With an initial capital of 500 billion CFA francs (approximately US$820–900 million), subscribed by the member states, the BCID-AES faces the immediate challenge of mobilising capital in a fiscally strained environment. Dr Aboubakar Nacanabo, Burkina Faso’s Minister of Economy and Finance, underscored the transition from policy to action, noting that the validation of the bank’s statutes "opens the way to the operational phase." He described the BCID-AES as an essential lever for "projects that allow us to remain on the line of sovereignty traced by our three Heads of State," specifically targeting the transport, energy, and mining sectors, which have historically faced under-investment due to international sanctions and political conditionalities.
However, the bank’s operational viability remains under intense scrutiny among international analysts. While the institution operates outside the BCEAO's (the Central Bank of West African States) jurisdiction, the member states continue to use the CFA franc for trade and public finance. This creates a complex paradox in which the bank seeks financial independence while remaining tethered to a currency controlled by the very regional structures it is crictiszing. Mali’s Minister of Economy and Finance, Alousséni Sanou, addressed this by highlighting the bank’s role in providing "common responses to the multiple challenges of the Sahel zone," adding that the implementation of joint projects would be supported by a "dedicated confederal tax levy" to ensure sustainable and sovereign funding.
The geopolitical implications of the BCID-AES extend far beyond the Sahel.

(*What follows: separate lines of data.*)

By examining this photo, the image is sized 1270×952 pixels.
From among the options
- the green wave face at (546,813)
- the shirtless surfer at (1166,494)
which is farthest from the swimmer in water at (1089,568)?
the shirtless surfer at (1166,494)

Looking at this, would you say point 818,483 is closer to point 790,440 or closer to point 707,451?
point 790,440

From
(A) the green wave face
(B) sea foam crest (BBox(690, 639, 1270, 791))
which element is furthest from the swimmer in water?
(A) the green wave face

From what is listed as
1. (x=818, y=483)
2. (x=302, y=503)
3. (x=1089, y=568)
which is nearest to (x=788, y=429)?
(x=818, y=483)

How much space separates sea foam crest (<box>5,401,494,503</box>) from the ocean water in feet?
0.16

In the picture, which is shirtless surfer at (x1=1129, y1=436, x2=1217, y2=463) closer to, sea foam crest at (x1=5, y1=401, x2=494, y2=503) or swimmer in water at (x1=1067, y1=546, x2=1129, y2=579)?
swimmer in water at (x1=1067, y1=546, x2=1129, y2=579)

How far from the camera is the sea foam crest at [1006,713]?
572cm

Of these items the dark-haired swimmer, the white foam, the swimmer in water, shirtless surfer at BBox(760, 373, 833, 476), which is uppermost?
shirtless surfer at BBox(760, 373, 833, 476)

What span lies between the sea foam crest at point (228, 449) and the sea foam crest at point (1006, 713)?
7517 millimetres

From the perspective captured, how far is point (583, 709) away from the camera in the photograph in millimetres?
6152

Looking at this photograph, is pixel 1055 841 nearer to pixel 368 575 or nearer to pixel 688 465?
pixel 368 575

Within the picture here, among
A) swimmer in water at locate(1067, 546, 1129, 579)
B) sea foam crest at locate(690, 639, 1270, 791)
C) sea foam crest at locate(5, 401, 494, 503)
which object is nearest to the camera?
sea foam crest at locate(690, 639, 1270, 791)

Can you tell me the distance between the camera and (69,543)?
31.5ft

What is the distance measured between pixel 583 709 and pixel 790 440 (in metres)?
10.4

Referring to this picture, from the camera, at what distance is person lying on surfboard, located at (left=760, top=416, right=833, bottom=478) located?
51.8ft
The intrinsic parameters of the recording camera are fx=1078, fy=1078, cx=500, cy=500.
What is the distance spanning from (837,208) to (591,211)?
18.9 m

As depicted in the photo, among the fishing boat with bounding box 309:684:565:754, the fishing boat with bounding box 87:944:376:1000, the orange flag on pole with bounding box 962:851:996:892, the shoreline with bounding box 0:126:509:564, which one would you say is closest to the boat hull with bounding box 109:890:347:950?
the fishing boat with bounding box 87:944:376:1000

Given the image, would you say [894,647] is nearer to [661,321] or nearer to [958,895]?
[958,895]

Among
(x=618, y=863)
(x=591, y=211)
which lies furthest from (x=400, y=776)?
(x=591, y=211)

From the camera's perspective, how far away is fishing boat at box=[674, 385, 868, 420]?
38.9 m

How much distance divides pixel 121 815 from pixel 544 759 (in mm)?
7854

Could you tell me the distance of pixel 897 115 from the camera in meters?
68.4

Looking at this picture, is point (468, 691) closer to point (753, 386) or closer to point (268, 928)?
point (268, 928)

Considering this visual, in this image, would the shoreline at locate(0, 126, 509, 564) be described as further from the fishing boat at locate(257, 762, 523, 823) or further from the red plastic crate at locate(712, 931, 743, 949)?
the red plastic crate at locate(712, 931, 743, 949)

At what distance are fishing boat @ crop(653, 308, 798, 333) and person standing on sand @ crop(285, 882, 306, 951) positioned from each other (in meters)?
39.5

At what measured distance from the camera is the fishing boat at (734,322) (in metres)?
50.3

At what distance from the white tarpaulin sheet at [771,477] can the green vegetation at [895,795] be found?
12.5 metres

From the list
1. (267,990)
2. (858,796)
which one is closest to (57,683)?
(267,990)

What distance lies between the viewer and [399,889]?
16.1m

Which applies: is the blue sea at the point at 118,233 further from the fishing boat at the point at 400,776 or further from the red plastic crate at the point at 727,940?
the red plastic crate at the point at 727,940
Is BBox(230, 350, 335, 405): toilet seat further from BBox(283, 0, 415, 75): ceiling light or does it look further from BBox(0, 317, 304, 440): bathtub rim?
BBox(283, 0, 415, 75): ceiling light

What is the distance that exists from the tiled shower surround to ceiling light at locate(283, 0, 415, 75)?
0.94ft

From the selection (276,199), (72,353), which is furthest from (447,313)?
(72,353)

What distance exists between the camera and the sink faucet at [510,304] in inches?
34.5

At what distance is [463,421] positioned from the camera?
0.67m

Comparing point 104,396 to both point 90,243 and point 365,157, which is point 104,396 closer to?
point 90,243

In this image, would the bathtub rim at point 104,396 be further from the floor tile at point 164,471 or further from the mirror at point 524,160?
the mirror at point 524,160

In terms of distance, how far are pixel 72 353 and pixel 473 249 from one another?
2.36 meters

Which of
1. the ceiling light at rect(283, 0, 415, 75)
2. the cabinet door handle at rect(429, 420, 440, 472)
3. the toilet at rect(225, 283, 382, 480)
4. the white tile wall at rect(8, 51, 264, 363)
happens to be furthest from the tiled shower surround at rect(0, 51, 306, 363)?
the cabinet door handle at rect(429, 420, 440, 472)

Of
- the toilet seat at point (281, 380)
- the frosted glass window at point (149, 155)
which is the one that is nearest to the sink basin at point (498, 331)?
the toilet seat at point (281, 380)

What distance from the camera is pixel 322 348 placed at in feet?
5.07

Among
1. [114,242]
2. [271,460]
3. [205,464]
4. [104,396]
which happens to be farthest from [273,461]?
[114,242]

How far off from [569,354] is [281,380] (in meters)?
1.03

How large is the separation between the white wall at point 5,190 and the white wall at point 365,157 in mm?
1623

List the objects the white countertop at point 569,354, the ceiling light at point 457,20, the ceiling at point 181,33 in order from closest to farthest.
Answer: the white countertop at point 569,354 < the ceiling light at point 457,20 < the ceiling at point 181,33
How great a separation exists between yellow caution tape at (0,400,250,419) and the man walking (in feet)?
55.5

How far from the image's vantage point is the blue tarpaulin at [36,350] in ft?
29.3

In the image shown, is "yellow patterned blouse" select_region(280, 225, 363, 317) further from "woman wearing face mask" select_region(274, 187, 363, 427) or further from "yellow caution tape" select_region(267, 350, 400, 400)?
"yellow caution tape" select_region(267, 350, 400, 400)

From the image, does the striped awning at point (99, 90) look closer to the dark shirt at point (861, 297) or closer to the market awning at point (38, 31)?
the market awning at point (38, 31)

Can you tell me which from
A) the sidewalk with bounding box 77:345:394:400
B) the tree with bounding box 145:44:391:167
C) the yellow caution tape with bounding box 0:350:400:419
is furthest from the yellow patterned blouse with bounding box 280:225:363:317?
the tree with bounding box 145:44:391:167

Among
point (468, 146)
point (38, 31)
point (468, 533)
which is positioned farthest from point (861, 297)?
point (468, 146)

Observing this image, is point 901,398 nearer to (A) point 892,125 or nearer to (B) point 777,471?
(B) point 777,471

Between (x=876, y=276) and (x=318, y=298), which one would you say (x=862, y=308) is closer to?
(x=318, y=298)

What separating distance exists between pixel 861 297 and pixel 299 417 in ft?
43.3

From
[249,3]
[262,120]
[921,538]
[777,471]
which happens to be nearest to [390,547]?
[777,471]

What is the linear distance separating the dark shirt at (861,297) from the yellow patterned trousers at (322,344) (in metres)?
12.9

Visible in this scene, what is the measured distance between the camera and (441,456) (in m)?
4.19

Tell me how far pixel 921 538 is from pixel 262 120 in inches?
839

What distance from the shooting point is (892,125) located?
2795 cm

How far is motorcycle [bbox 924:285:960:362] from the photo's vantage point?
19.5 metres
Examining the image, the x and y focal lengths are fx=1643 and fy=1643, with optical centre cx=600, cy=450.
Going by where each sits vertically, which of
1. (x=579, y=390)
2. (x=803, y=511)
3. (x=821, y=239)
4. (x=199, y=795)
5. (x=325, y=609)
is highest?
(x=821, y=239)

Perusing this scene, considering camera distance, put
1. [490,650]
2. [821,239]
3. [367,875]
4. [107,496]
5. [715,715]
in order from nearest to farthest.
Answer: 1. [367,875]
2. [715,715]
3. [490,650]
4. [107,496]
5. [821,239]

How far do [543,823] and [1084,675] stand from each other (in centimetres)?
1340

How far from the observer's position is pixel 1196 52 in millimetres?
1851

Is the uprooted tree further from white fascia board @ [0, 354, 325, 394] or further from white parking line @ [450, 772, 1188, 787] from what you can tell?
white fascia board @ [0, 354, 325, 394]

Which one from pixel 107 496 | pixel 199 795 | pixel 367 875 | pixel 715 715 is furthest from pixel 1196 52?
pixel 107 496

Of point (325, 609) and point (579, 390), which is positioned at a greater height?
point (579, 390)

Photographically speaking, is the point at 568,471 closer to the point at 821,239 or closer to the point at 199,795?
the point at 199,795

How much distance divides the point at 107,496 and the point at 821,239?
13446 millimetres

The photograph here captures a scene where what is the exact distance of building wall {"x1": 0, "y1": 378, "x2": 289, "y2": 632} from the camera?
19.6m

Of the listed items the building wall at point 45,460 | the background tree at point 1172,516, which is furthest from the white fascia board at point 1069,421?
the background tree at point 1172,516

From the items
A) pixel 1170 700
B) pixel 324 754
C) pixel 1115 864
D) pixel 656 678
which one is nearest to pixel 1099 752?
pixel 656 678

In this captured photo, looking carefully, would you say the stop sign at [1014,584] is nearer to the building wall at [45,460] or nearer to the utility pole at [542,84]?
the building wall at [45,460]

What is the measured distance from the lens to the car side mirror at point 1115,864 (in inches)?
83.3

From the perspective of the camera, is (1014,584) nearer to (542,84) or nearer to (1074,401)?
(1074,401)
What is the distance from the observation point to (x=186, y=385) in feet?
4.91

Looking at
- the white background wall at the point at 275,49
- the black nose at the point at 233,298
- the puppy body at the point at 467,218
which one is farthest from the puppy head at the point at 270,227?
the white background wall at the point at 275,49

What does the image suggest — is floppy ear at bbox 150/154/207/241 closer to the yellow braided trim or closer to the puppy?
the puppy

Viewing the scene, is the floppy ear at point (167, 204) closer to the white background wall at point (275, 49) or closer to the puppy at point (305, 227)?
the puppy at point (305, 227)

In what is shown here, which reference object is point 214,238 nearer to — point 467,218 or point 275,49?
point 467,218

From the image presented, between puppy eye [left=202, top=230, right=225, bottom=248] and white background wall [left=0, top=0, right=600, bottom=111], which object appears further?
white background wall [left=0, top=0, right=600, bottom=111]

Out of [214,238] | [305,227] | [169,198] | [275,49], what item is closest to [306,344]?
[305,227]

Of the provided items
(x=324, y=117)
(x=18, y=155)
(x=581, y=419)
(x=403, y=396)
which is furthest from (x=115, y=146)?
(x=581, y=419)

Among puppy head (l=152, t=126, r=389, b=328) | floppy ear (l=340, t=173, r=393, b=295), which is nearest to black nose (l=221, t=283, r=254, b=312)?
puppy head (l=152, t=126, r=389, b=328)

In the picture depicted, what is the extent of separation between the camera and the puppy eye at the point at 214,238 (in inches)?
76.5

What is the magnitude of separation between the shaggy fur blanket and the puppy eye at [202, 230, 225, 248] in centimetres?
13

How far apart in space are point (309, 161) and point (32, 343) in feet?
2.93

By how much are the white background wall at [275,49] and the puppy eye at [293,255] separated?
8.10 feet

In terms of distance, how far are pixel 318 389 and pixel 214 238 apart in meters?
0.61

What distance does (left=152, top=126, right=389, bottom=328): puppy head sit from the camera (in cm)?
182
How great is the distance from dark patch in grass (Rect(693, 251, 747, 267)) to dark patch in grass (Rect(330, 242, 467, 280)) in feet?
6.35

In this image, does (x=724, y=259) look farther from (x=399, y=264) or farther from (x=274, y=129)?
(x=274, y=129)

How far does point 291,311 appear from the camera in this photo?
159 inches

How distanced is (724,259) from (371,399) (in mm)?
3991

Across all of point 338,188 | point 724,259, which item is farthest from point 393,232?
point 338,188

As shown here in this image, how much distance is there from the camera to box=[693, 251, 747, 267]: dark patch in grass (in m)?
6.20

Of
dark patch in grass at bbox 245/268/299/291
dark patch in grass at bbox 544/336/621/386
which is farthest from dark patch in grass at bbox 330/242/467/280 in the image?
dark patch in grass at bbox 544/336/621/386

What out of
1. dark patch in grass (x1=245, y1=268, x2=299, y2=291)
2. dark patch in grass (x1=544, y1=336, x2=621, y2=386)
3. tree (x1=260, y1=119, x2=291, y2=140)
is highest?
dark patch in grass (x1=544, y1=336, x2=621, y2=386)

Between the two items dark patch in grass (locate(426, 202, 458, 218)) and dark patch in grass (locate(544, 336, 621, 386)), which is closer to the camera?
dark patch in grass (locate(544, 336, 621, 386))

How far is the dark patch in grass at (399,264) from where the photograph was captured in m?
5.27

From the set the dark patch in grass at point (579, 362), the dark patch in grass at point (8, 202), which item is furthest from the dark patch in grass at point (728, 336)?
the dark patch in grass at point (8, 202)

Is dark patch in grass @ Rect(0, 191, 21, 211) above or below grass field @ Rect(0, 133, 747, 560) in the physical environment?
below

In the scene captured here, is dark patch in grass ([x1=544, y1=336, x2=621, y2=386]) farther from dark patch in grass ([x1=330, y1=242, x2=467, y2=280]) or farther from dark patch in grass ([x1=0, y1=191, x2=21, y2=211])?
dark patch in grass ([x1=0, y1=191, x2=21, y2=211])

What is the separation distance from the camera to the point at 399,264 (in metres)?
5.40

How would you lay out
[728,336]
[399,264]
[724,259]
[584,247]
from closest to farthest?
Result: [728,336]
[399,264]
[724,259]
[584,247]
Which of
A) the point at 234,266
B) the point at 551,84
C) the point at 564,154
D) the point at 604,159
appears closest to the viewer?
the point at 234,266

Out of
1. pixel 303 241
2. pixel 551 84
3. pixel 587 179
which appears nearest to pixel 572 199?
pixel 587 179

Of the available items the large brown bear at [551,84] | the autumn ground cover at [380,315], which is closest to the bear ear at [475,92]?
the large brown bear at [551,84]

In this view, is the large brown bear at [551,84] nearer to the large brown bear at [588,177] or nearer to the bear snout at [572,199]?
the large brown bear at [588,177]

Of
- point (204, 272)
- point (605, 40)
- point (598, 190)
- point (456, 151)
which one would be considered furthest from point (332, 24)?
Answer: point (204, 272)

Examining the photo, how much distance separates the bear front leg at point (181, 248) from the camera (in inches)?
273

By positioning itself as a parallel financial ecosystem, the bank is likely to attract "silent partnerships" from non-Western powers such as Russia, China, and Gulf-based Islamic finance institutions. These partners often prioritise infrastructure-backed investments over the governance-related conditionalities typically imposed by the IMF or the World Bank. Yet, for the BCID-AES to attract such institutional investors, it is still to demonstrate rigorous risk management frameworks and transparency in its lending criteria—details that have yet to be fully disclosed.
Ultimately, the success of the BCID-AES will depend on its ability to transform political symbolism into tangible development. While the bank serves as a powerful instrument of "institutional rupture," as analysts suggest, its actual test lies in its first operational cycle. To survive the region's fiscal stress and security volatility, the bank must prove it can mobilise external capital without triggering further financial isolation. As the WAEMU financial sector is already looking for the eventual departure of these states from the CFA zone, the BCID-AES stands as the cornerstone of an emerging, though untested, Sahelian financial order.